Not content to rest on his successful laurels, Jones moved forward with a number of business ventures. He recognized the need for refrigeration in the medical and business community and decided to open the first African-American-owned ice company in America, right in Little Rock. He parlayed his business success and desire to improve medical conditions for African-Americans into an organization called The Great Southern Fraternal Union, which invested in African-American hospitals throughout the South, including the opening of the first African-American hospital in Pine Bluff in 1932.

He also started a life insurance company for African-Americans before founding a private investment firm that assisted low-income African-American farmers and property owners in obtaining loans.

Additionally, he started Arkansas’ first African-American pharmaceutical company; it helped supply Little Rock’s famous Gem Drug Store on Ninth Street. In his spare moments, which would seem to have been few, he found time to author several papers, including “The Danger of an Unscreened House” and a piece on the “Progressive Man,” which encouraged people to do good works. Further, he was a staunch supporter of education and an advocate for civil rights, even corresponding with Pres. Roosevelt.

Jones died on Sept. 12, 1938, and, uncharacteristically for the times, the Arkansas Gazette ran an extensive obituary about the life of this extraordinary man. In his obituary, he was praised for his medical accomplishments, civic works, charitable giving and care for the many “unfortunates and needy.”


O N L I N E   E X C L U S I V E


At his funeral, friend and Little Rock attorney J.R. Booker noted, “The span of life is measured not so by time but of accomplishments.” So it was with the extraordinary life of Dr. Fred Jones. He lived and prospered in a period of racial turmoil and extreme prejudice and hardship. This good man of medicine went about his business of helping and healing people, using his medical skills to advance life, mitigate pain and relieve suffering, and his success to advance the cause of his fellow man.
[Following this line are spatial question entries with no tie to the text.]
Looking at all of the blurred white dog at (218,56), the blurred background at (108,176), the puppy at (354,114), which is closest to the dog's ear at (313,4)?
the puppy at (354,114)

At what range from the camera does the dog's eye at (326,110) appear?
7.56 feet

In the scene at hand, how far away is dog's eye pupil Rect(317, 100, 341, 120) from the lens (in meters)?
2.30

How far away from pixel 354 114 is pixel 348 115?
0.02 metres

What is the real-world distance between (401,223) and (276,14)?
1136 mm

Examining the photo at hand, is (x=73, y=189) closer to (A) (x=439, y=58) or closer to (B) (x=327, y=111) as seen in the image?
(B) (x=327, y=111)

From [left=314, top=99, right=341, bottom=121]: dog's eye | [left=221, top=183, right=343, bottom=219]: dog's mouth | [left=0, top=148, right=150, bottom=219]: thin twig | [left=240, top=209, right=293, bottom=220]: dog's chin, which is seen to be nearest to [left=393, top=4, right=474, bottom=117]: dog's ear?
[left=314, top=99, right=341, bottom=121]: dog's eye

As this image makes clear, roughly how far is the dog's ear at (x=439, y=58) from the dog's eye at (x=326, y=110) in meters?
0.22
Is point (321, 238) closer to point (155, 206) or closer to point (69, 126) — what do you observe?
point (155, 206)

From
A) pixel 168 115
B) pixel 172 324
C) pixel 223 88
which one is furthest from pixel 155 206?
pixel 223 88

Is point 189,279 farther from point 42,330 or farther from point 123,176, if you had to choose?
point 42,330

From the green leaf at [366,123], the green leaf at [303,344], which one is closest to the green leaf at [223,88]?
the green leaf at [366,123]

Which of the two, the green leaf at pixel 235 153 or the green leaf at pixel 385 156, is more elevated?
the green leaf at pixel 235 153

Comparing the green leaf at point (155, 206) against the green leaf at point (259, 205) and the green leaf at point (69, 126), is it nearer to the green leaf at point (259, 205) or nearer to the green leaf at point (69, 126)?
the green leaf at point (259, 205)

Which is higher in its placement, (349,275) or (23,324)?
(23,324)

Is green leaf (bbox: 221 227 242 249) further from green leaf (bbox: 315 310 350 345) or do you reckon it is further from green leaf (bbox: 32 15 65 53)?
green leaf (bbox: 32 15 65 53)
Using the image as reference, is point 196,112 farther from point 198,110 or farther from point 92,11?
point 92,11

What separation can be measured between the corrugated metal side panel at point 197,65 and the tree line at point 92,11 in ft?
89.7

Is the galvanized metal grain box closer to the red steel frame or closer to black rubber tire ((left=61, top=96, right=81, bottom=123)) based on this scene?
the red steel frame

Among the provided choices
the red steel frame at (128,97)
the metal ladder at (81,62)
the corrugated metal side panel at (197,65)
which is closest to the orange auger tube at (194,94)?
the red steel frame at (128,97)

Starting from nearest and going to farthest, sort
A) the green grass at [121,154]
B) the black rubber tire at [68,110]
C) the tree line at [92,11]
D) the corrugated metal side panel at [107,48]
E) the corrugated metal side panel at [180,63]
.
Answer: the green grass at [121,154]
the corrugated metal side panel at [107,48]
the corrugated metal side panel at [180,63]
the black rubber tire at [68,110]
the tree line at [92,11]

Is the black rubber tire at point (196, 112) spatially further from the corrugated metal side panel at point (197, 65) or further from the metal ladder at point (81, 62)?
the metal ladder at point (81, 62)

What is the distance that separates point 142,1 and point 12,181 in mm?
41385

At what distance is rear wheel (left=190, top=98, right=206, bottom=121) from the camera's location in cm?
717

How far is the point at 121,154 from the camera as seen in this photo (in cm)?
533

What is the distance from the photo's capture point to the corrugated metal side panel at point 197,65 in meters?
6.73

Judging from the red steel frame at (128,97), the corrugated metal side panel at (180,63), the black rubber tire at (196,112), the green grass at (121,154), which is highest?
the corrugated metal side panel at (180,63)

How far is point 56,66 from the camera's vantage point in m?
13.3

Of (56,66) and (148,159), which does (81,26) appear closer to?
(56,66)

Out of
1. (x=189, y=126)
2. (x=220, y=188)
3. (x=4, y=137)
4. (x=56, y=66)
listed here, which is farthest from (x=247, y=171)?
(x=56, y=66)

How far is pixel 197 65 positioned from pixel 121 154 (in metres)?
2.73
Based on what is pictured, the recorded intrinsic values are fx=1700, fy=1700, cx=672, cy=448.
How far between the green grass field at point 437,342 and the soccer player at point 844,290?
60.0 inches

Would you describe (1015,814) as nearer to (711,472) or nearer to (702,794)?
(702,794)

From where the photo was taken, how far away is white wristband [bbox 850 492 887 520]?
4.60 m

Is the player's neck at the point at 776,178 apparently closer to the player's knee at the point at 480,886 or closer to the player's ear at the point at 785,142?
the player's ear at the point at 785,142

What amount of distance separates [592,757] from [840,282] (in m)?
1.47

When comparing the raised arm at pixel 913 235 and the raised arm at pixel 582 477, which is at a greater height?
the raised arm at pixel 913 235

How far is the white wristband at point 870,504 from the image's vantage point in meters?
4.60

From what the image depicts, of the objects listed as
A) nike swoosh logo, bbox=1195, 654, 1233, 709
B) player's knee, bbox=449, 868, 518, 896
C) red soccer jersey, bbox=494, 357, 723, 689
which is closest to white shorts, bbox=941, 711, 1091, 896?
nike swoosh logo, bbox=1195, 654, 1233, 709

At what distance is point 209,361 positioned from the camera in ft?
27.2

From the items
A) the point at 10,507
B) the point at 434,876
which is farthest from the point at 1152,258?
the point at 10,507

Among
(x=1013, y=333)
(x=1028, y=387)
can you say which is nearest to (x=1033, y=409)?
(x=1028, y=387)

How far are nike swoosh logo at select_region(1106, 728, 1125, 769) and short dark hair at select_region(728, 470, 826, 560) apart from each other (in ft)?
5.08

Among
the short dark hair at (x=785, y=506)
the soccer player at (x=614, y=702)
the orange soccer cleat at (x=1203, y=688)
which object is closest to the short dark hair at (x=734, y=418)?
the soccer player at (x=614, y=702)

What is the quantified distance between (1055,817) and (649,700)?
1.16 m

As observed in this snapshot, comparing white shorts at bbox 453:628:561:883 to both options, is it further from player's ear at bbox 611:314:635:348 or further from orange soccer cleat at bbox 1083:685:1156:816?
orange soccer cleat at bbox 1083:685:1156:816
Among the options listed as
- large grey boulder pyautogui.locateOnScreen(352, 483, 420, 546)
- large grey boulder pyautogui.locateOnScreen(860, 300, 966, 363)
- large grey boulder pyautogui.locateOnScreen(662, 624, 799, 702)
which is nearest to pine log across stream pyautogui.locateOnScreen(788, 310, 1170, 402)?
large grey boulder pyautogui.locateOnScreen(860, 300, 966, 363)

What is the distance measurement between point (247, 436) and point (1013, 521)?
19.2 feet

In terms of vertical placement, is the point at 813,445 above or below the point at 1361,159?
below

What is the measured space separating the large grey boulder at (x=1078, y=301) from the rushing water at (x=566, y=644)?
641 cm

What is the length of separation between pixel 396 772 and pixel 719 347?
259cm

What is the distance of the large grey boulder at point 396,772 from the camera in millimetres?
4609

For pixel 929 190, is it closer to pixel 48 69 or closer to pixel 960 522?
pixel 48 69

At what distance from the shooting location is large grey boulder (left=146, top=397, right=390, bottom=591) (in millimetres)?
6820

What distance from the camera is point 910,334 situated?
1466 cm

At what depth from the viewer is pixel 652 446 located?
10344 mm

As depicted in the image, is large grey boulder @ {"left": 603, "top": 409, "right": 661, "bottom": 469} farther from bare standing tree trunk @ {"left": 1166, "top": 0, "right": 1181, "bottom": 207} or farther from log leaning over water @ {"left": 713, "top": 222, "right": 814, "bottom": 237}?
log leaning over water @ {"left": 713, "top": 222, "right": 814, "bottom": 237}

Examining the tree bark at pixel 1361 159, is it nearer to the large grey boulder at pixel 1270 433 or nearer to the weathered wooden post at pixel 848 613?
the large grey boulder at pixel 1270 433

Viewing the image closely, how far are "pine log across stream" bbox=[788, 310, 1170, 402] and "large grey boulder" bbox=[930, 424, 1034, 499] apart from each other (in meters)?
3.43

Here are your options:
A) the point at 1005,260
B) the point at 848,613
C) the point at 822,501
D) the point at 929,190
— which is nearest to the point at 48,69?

He also pioneered what are now group hospitalization plans, and his achievements and forward-thinking ideas stand as a testament to his life, though there is no bronze or marble monument to remind us of him. At least not yet.

I believe we are a better people for his having been here. He and his wife, Katie, are buried at Haven of Rest Cemetery in Little Rock. Unfortunately, there is little on his marker to recount his remarkable life, when there should be a monument to him.